NBC News
By Griselda Nevarez
May 29, 2015
An
immigration activist said Friday she is more worried about disparaging
comments made by Ann Coulter about Mexicans and immigrants than the
controversial conservative
columnist's criticizing her weight or refusing to hug her.
Gaby
Pacheco, an immigrant activist with deferred deportation status,
discussed her encounter with Coulter in an interview with radio host
Rick Sanchez on Friday.
Pacheco
told Sanchez she is worried about the "inappropriate" and "hateful"
comments Coulter often makes about Mexicans and immigrants and how she
portrays white people
as being superior to others.
Pacheco
also said it "saddens" her to see how Coulter is "making money out of
putting fear and hateful things out in this world."
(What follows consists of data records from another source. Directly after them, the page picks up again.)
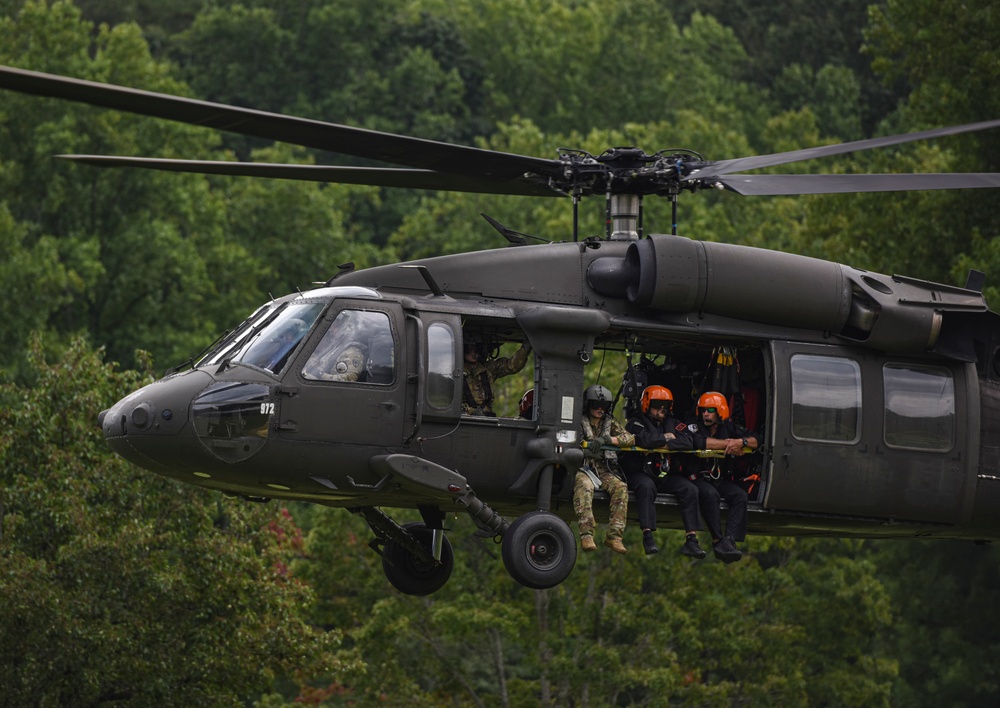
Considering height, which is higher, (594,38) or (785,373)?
(594,38)

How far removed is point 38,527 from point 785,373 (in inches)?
553

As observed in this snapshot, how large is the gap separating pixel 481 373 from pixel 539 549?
5.54 ft

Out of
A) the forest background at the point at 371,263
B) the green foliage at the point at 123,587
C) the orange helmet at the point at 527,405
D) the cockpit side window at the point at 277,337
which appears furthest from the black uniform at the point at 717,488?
the green foliage at the point at 123,587

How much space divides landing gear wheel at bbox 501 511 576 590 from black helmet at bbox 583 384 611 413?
3.57 ft

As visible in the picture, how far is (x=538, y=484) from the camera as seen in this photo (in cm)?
1558

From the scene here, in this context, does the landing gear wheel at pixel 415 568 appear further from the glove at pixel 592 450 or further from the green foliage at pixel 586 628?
the green foliage at pixel 586 628

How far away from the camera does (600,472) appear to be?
52.3ft

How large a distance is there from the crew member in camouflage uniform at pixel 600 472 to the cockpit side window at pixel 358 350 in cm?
189

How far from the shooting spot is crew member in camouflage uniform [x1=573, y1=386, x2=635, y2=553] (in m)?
15.7

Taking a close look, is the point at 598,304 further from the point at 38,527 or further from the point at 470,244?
the point at 470,244

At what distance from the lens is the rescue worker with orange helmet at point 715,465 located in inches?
628

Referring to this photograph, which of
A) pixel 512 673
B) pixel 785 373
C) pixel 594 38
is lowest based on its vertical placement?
pixel 512 673

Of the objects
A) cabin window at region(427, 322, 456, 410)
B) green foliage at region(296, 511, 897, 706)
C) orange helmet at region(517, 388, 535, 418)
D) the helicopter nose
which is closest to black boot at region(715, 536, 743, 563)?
orange helmet at region(517, 388, 535, 418)

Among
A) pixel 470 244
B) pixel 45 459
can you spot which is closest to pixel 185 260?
pixel 470 244
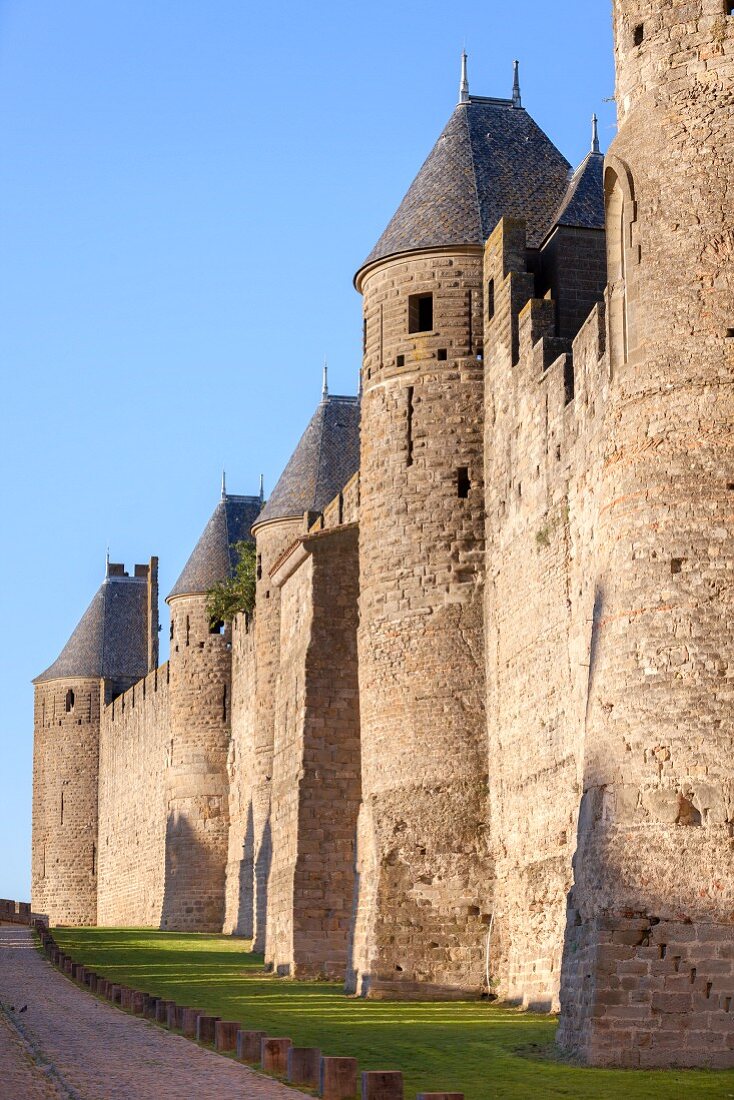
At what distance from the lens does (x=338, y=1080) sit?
39.7ft

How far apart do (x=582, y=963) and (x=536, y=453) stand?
301 inches

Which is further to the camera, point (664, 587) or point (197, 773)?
point (197, 773)

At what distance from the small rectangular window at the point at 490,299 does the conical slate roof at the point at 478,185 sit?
769mm

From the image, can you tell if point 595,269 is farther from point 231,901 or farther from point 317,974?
point 231,901

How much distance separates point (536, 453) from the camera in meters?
21.1

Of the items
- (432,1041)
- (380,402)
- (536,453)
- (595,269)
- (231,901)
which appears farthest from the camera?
(231,901)

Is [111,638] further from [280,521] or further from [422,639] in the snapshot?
[422,639]

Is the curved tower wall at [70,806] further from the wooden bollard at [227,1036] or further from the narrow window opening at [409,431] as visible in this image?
the wooden bollard at [227,1036]

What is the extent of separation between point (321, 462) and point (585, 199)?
1183cm

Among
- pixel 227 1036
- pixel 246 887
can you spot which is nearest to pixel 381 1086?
pixel 227 1036

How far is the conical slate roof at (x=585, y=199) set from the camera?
901 inches

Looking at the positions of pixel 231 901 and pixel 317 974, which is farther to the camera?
pixel 231 901

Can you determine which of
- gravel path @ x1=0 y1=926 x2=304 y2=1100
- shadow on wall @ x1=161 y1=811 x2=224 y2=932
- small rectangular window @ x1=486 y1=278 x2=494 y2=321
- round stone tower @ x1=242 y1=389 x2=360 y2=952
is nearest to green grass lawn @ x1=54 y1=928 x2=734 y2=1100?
gravel path @ x1=0 y1=926 x2=304 y2=1100

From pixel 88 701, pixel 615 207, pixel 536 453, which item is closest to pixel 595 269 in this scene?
pixel 536 453
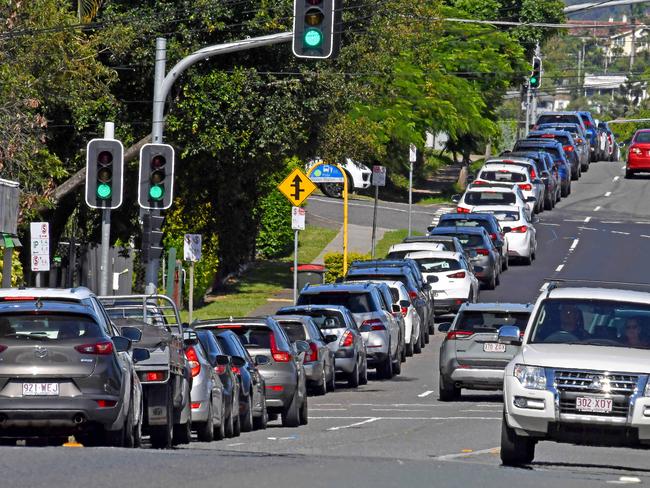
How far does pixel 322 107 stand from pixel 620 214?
25.3 metres

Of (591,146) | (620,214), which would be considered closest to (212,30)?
(620,214)

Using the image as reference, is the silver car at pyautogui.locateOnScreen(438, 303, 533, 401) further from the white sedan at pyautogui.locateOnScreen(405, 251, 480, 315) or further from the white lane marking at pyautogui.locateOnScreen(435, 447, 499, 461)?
the white sedan at pyautogui.locateOnScreen(405, 251, 480, 315)

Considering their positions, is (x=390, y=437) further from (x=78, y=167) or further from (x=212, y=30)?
(x=78, y=167)

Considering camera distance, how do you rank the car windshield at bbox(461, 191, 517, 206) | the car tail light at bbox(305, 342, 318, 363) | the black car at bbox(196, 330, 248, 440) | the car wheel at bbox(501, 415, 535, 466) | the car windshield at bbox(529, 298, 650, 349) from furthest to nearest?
the car windshield at bbox(461, 191, 517, 206), the car tail light at bbox(305, 342, 318, 363), the black car at bbox(196, 330, 248, 440), the car windshield at bbox(529, 298, 650, 349), the car wheel at bbox(501, 415, 535, 466)

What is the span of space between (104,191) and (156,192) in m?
1.03

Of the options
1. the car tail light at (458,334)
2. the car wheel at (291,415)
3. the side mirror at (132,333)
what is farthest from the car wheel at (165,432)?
the car tail light at (458,334)

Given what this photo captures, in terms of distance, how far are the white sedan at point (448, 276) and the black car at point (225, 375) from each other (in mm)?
18798

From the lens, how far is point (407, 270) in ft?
121

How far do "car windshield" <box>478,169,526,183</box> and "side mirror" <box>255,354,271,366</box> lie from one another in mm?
31132

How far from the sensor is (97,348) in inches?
609

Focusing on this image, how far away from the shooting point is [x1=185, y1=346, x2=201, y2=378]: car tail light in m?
19.8

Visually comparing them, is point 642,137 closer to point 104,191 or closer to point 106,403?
point 104,191

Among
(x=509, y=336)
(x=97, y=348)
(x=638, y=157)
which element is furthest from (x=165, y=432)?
(x=638, y=157)

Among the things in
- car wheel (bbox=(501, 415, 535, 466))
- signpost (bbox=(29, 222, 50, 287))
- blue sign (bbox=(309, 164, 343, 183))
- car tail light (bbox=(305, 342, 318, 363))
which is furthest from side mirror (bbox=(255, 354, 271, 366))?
blue sign (bbox=(309, 164, 343, 183))
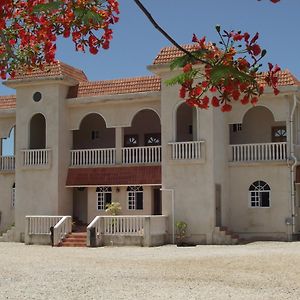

"She wants to sell books, and she's is going to be as outrageous as possible," Pacheco said.
Coulter
has written several books that have been bestsellers. Her latest is
Adios, America: The Left's Plan to Turn Our Country Into a Third World
Hellhole."
"You
can be conservative. You can be Republican. You can even be against
immigration. But you don't have to say the things that she is saying,"
Pacheco said.
Sanchez,
who described Coulter as a friend and a "brilliant woman," criticized
Coulter's comments about Pacheco's weight, saying "You don't need to do
that," but said,
"that's my Ann," in reference to Coulter's history of controversial
comments.
Pacheco
had participated in a question and answer session during an interview
of Coulter by television news anchor Jorge Ramos on Tuesday.
Pacheco
had offered to hug Coulter, "as a sign of my humanity and to recognize
you." But Coulter refused the hug, saying she was recovering from a bad
flu.
During
the interview, Coulter told Ramos that Americans should "fear
immigrants" from Mexico more than ISIS, an Islamic extremist terrorist
group.
"If
you don't want to be killed by ISIS, don't go to Syria," Coulter said
Tuesday. "If you don't want to be killed by a Mexican, there's nothing I
can tell you."
Later,
Coulter was quoted in Brietbart News, saying in an e-mail, "When I'm in
charge of immigration (after our 10-year moratorium), I will not admit
overweight girls."
Pacheco
told Sanchez she knows she's overweight "but at the same time, that
does not define who I am as a human being. And the fact that she's
trying to shame me and she's
trying to make a joke of this just labels her as a bully."
Pacheco
came to the U.S. from Ecuador with her parents at the age of 8. She
lived in the country illegally for years until 2012 when she and other
young immigrants were
granted deportation deferrals through an executive action by President
Barack Obama, known as DACA.
Pacheco
is currently the program director for TheDream.US, a national
scholarship fund for immigrant youth without legal status in the U.S.
When
Sanchez asked Pacheco if she would answer a phone call from Coulter,
Pacheco said she would, to help Coulter learn about immigrants.
"I
think she needs to hear from people like myself," Pacheco said. "She
talks about immigrants not wanting to get status and wanting to be on
welfare. That's not the immigrants
that I know, that my community represents."